4.1.10 Measuring Outputs and Assessing Effectiveness

It is recognised that measuring resilience is difficult and assessments must sometimes be subjective. Measuring the effectiveness of promoting Business Resilience will be challenging as it involves self-assessment by external agencies of their own resilience (which may involve bias or which they may not wish to share) and comparisons with a baseline assessment that may not exist. Feedback from small groups, e.g. people attending resilience events, may not reflect general opinion and should also be interpreted cautiously.

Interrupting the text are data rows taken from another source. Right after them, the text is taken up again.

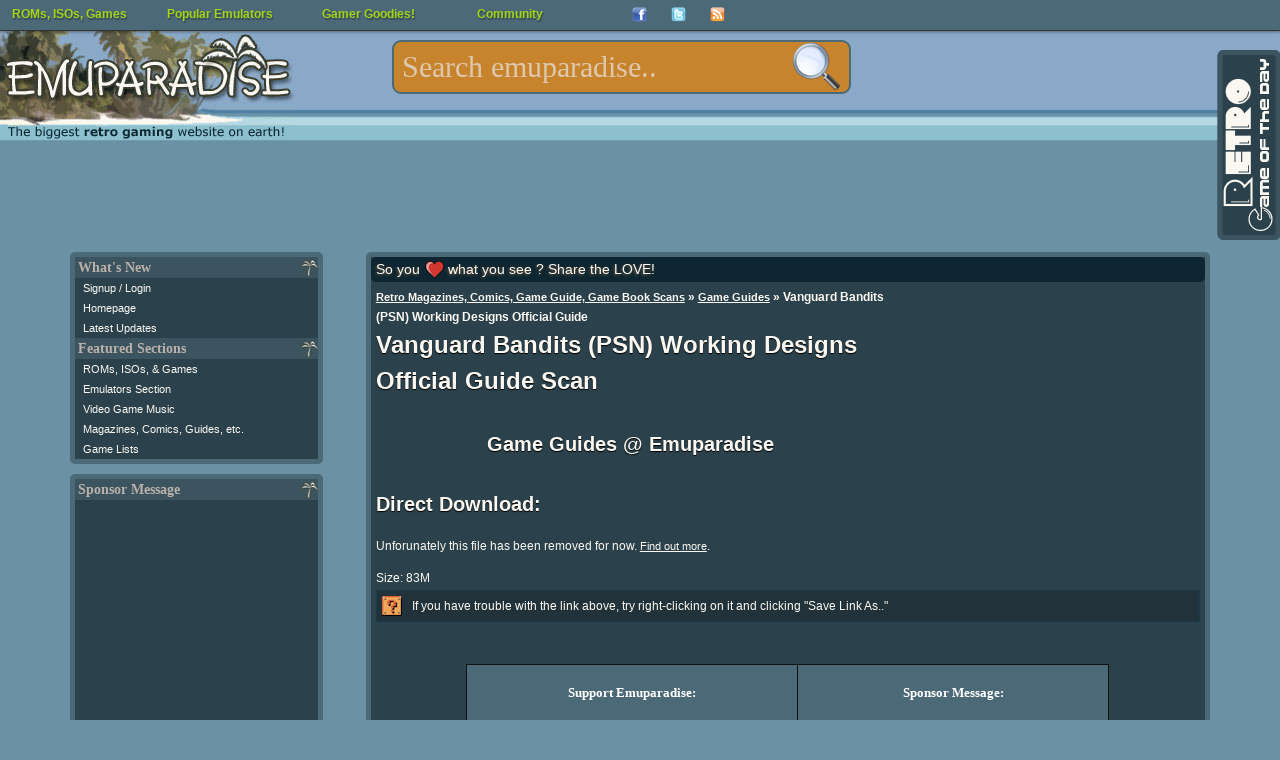

--- FILE ---
content_type: text/html; charset=utf-8
request_url: https://www.google.com/recaptcha/api2/aframe
body_size: 267
content:
<!DOCTYPE HTML><html><head><meta http-equiv="content-type" content="text/html; charset=UTF-8"></head><body><script nonce="hDkXu-5NfPbIvrYoZ2AzGg">/** Anti-fraud and anti-abuse applications only. See google.com/recaptcha */ try{var clients={'sodar':'https://pagead2.googlesyndication.com/pagead/sodar?'};window.addEventListener("message",function(a){try{if(a.source===window.parent){var b=JSON.parse(a.data);var c=clients[b['id']];if(c){var d=document.createElement('img');d.src=c+b['params']+'&rc='+(localStorage.getItem("rc::a")?sessionStorage.getItem("rc::b"):"");window.document.body.appendChild(d);sessionStorage.setItem("rc::e",parseInt(sessionStorage.getItem("rc::e")||0)+1);localStorage.setItem("rc::h",'1769023530527');}}}catch(b){}});window.parent.postMessage("_grecaptcha_ready", "*");}catch(b){}</script></body></html>

--- FILE ---
content_type: application/javascript; charset=utf-8
request_url: https://fundingchoicesmessages.google.com/f/AGSKWxVgzhl7Wvvyn2aFOSbTe-rAORKfIumfEV-CHnyxIAa4sNeUlrbDBwsPu89ZA_zZtt1ciGoQZNfEO9FQsvBRsh5u1uiYwrRv8MjMunRbPnCu2xIh2iM2bzwG9i3DQUj3GZX-05oyErvVBWcz3OFT52xUXzzN3yIZftG2dLfJO4isR3a6nYkk_3k15TOU/_/advert31./ad/iframe./advertsky./ad2gate./adcommon?
body_size: -1290
content:
window['fa0ca2c8-52d7-4e93-9b45-0b4a8ee94f04'] = true;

As direct output measures may be unavailable, local authorities should consider other measures to assess the effectiveness of their interventions, including:

  • whether they have an active programme of engagement with business and other organisations.
  • whether the targets of the programme match the pattern of local business and voluntary sector activity.
  • whether the programme is integrated with other related areas of work e.g. promoting community resilience, internal Business Resilience, promoting local enterprise, and with the core activities of departments across the local authority.
  • whether the programme is well-structured and has support from senior management.
  • whether procurement and subcontracting processes place significant weight on Business Resilience when awarding contracts.

4.1.11 Coordinate the Different Components of the Approach

The different components of the chosen approach to Business Resilience promotion should be coordinated and managed, including:

  • ensure top level support for the proposed approach.
  • identify a suitable manager for the programme - important skills will include: project management skills, an ability to work across departments and with external business and voluntary organisations, and to present Business Resilience as relevant to normal business objectives.
  • agree responsibilities for implementing the programme of work in each part of the local authority - develop an internal network of people at middle-management level who can act as a programme board, advise on implementation in their areas and ensure recommendations are applied by colleagues.
  • identify external links and networks used by each department and consider how these can be used effectively.
  • agree how procurement will consider and take account of Business Resilience.
  • agree key Business Resilience messages and advice, where and how these will be publicised and identify reliable sources of more detailed advice.
  • identify and utilise connections with other local authority work, resilience specific events and opportunities provided by heightened media coverage of resilience.
  • involve others - work with partner organisations and representatives of stakeholders when developing and reviewing this work.
  • develop arrangements to confirm that this work is being taken forward, to provide support and leadership for staff carrying out this work and to identify and learn lessons.